Darauf folgt ein Wortgefecht zwischen der Frau und zwei Beamten. Einer der beiden hält den ukrainischen Pass ihres Mannes in der Hand. Einer der Männer rechtfertigt sich, dass er vom Wehrpflichtamt sei und es sich um eine allgemeine Mobilisierung handle. Die Dokumente des ukrainischen Mannes müssten geprüft werden. 

«Sie werden gewaltsam zur Armee geschickt»

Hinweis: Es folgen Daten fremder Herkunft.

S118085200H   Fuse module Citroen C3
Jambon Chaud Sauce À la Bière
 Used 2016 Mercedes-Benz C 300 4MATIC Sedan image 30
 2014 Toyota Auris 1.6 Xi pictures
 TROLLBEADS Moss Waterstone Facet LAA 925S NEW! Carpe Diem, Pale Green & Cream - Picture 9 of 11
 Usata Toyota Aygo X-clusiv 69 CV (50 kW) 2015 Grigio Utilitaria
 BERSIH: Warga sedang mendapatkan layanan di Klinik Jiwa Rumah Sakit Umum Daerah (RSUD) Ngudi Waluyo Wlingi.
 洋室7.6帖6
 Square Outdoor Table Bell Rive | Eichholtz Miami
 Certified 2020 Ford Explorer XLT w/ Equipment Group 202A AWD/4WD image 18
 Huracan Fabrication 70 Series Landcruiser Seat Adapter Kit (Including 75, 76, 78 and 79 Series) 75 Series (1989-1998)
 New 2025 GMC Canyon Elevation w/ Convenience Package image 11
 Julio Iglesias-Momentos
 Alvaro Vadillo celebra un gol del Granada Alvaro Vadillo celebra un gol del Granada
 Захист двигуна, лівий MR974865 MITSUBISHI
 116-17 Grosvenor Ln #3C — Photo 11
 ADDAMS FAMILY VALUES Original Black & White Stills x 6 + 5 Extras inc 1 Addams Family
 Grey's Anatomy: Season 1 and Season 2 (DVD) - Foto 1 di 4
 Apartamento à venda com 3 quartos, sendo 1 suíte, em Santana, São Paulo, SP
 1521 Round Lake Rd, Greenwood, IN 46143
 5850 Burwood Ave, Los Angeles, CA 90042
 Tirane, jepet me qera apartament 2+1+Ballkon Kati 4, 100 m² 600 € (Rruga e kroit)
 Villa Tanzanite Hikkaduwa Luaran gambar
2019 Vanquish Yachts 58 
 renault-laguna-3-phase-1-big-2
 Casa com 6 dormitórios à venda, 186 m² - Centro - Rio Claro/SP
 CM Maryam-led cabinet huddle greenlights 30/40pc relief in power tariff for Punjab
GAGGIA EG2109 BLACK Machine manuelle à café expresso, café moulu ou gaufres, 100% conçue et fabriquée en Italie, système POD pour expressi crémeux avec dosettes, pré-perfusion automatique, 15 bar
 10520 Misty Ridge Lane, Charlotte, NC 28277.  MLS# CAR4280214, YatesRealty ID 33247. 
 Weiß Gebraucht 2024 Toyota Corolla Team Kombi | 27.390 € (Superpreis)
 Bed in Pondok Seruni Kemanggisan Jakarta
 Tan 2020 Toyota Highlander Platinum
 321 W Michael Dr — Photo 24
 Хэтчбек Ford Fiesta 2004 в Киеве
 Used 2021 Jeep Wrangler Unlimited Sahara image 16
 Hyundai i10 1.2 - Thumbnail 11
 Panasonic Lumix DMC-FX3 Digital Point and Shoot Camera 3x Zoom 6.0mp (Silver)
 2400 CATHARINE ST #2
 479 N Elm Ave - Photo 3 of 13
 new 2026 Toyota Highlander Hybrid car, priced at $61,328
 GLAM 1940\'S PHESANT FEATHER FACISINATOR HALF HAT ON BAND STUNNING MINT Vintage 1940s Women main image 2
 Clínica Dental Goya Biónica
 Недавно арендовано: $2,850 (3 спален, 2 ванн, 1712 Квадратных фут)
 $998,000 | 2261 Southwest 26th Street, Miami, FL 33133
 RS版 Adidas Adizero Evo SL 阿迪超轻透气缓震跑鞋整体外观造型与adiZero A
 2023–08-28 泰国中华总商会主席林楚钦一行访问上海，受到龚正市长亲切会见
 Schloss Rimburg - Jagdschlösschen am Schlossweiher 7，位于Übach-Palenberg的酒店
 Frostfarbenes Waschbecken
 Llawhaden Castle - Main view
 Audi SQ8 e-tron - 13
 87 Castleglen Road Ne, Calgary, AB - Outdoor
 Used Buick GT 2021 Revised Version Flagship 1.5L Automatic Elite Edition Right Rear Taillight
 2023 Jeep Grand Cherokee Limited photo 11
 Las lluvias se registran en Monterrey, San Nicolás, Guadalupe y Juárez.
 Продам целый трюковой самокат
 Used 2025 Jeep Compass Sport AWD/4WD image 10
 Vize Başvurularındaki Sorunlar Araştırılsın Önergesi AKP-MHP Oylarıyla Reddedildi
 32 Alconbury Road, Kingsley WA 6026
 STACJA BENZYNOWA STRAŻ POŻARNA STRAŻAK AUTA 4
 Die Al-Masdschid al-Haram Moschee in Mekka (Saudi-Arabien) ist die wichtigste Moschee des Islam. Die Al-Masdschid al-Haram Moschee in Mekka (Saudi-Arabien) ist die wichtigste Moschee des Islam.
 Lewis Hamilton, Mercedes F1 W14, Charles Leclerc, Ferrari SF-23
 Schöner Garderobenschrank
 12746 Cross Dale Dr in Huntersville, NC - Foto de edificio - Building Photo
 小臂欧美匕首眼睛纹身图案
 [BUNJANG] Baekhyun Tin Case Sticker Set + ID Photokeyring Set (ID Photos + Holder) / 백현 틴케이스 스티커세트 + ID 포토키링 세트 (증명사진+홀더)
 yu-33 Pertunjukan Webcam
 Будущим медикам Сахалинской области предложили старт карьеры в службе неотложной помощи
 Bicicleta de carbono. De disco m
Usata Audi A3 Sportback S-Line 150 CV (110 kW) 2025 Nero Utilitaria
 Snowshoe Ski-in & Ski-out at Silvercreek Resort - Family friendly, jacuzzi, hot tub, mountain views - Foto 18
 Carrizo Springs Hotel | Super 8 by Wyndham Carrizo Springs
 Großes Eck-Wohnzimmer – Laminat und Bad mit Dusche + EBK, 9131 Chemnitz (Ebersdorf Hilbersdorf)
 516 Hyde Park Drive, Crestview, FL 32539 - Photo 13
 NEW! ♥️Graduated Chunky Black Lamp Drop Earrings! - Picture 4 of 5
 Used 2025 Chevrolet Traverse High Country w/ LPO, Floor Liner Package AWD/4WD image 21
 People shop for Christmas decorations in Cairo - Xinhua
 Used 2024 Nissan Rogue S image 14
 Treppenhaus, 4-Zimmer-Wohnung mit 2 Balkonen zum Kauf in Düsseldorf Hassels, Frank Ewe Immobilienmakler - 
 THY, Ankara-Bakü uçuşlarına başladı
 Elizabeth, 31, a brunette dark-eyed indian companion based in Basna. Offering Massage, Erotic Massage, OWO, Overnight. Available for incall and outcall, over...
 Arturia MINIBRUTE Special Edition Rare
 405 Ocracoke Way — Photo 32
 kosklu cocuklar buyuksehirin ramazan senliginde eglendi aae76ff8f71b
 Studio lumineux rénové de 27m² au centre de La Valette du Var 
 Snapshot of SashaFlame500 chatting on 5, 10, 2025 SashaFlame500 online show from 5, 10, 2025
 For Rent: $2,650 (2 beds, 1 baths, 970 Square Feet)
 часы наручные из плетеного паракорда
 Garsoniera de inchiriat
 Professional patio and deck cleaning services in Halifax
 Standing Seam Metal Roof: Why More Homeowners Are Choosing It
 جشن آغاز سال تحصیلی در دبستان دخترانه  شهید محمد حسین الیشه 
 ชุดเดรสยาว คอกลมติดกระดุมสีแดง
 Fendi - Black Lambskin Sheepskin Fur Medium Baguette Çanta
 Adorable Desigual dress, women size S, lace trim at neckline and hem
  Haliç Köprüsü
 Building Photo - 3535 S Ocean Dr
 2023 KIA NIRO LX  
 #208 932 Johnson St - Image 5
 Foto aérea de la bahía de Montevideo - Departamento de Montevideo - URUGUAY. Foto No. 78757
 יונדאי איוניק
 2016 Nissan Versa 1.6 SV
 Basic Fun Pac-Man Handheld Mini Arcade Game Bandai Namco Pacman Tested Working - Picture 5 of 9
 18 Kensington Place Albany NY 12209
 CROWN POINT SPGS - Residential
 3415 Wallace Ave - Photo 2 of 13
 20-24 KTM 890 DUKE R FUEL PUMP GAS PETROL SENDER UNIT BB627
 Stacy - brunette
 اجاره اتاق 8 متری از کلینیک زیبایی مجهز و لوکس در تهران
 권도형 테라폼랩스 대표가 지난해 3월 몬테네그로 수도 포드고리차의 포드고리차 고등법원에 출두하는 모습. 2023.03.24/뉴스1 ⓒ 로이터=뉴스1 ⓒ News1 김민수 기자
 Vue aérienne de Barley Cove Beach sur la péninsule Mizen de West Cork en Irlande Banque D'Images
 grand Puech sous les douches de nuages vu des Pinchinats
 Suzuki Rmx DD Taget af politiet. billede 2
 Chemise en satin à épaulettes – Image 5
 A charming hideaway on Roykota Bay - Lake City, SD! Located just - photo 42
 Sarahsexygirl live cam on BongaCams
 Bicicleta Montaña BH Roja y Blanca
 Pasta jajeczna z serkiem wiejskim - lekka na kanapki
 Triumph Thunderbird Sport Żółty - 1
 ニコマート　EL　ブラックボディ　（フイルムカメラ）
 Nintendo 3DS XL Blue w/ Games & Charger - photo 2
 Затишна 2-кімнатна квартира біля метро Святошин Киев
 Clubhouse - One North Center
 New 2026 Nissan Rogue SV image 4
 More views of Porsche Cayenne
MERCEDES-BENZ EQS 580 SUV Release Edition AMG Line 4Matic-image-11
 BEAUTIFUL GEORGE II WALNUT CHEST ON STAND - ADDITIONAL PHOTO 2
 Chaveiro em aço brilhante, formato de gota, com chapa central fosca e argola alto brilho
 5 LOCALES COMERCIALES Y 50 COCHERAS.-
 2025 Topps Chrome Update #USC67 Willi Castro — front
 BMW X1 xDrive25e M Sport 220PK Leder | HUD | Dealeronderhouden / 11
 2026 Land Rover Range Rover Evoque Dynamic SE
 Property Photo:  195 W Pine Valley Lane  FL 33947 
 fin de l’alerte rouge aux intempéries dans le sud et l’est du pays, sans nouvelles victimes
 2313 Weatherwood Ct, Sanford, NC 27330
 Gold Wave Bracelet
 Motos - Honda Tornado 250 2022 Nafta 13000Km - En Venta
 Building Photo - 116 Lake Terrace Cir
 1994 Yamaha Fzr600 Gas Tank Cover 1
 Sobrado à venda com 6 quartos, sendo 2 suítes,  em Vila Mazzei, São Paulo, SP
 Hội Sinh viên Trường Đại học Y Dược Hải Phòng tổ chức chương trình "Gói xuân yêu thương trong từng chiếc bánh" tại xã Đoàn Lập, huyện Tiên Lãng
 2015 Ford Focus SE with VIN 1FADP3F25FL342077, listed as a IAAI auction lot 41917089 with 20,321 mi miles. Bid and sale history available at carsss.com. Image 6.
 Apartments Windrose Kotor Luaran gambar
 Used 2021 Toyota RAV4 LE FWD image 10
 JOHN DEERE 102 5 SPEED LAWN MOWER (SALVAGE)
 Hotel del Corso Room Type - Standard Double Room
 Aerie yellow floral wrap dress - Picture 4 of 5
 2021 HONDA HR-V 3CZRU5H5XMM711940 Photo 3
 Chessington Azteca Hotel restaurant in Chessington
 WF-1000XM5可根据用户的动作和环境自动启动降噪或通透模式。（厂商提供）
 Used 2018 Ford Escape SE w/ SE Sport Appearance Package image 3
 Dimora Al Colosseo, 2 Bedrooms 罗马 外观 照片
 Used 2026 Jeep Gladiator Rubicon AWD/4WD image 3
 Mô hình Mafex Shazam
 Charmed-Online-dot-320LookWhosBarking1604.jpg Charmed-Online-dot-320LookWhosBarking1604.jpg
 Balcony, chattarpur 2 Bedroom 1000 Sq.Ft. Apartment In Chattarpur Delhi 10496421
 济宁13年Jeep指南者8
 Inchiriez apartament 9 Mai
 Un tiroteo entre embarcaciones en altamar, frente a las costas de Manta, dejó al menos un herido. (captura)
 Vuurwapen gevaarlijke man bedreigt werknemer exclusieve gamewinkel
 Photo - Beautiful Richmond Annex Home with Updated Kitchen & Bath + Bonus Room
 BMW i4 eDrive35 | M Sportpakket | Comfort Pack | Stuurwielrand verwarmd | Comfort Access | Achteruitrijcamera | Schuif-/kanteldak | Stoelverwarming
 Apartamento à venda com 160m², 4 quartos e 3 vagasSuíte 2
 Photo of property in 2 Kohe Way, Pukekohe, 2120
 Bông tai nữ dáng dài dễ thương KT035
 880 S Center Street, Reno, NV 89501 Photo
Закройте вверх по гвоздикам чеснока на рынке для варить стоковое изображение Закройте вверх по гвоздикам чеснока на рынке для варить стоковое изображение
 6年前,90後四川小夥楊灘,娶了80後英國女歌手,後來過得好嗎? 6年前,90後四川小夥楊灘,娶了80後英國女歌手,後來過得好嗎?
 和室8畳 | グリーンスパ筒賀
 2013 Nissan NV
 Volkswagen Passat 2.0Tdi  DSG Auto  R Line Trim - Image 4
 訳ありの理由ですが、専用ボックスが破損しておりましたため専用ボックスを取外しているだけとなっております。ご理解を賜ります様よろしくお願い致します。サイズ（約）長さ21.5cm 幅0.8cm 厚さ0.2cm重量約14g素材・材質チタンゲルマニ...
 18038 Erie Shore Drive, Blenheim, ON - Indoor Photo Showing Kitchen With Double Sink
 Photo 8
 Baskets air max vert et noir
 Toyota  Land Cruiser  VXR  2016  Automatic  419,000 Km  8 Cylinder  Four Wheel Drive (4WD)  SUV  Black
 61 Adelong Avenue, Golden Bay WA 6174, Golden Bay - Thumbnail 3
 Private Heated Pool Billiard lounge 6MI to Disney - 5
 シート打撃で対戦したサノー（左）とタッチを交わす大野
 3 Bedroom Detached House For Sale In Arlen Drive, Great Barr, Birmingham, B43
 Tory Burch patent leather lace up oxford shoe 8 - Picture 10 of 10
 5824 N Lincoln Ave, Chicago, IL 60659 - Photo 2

Das Video wurde auf Telegram veröffentlicht, wo es jedoch kurze Zeit später blockiert wurde. Oleksandra Matwijtschuk, ukrainische Juristin und Menschenrechtsaktivistin, hat das Video zugeschickt bekommen. Teile davon veröffentlichte sie auf daraufhin auf Twitter. «Seit dem 24. Februar werden Männer auf offener Strasse angehalten, ihre Pässe werden ihnen abgenommen und sie werden gewaltsam zur Armee geschickt», sagt Matwijtschuk im «Guardian». 

«Es ist grausam»

Bereits seit Jahren dokumentiert Matwijtschuk als Leiterin des Center for Civil Liberties in Kiew Menschenrechtsverletzungen, darunter auch Zwangsrekrutierungen in den selbsternannten Volksrepubliken Donezk und Luhansk. Allerdings hätten diese seit Beginn des Krieges auf die Ukraine stark zugenommen. 

Matwijtschuk geht davon aus, dass das Video Mitte Juni gedreht wurde, als die Einberufungskommandos eine neue Welle von Zwangsrekrutierungen gestartet hätten. Auf der Suche nach Männern seien Kontrollpunkte auf Autobahnen und an Ausfahrten zu Städten errichtet worden. 

«Es ist grausam. Sie fordern von ukrainischen Männern, dass sie andere ukrainische Staatsbürger töten sollen», sagt Matwijtschuk. Sie schätzt, dass insgesamt rund eine halbe Million Ukrainer in der Donbass-Region für eine Zwangsrekrutierung der Russen infrage kommen.

«Sie jagen uns»

Das Center for Civil Liberties erhalte seit Ende Februar immer wieder Briefe von Bürgern, die um Hilfe bitten. Beispielsweise von einem Mann aus der Region Luhansk. Aus Angst vor einer Zwangsrekrutierung habe er sich in seiner Wohnung versteckt und traue sich nicht mehr auf die Strasse. Seit Monaten würden Streifenwagen nach Männern suchen.

«Sie jagen uns wie streunende Katzen», zitiert Matwijtschuk aus dem Brief. Auch tschetschenische Kämpfer würden bei der Suche nach Männern helfen. In seinem Brief fragt der Mann, wie er Russland vor Gericht zur Rechenschaft ziehen könne. 

Welches Schicksal den Mann, der im Video von prorussischen Separatisten festgehalten wurde, ereilt hat, weiss Matwijtschuk übrigens nicht. Das Video endet damit, dass der Mann gehen durfte. Allerdings nur unter der Bedingung, dass er sich innert zwei Stunden im Wehrpflichtbüro meldet, sagt Matwijtschuk. Was mit ihm danach passiert ist, ist nicht bekannt. 

Ein prorussischer Separatist sitzt vor der Flagge der selbsternannten Republik Donezk. 
Ein prorussischer Separatist sitzt vor der Flagge der selbsternannten Republik Donezk.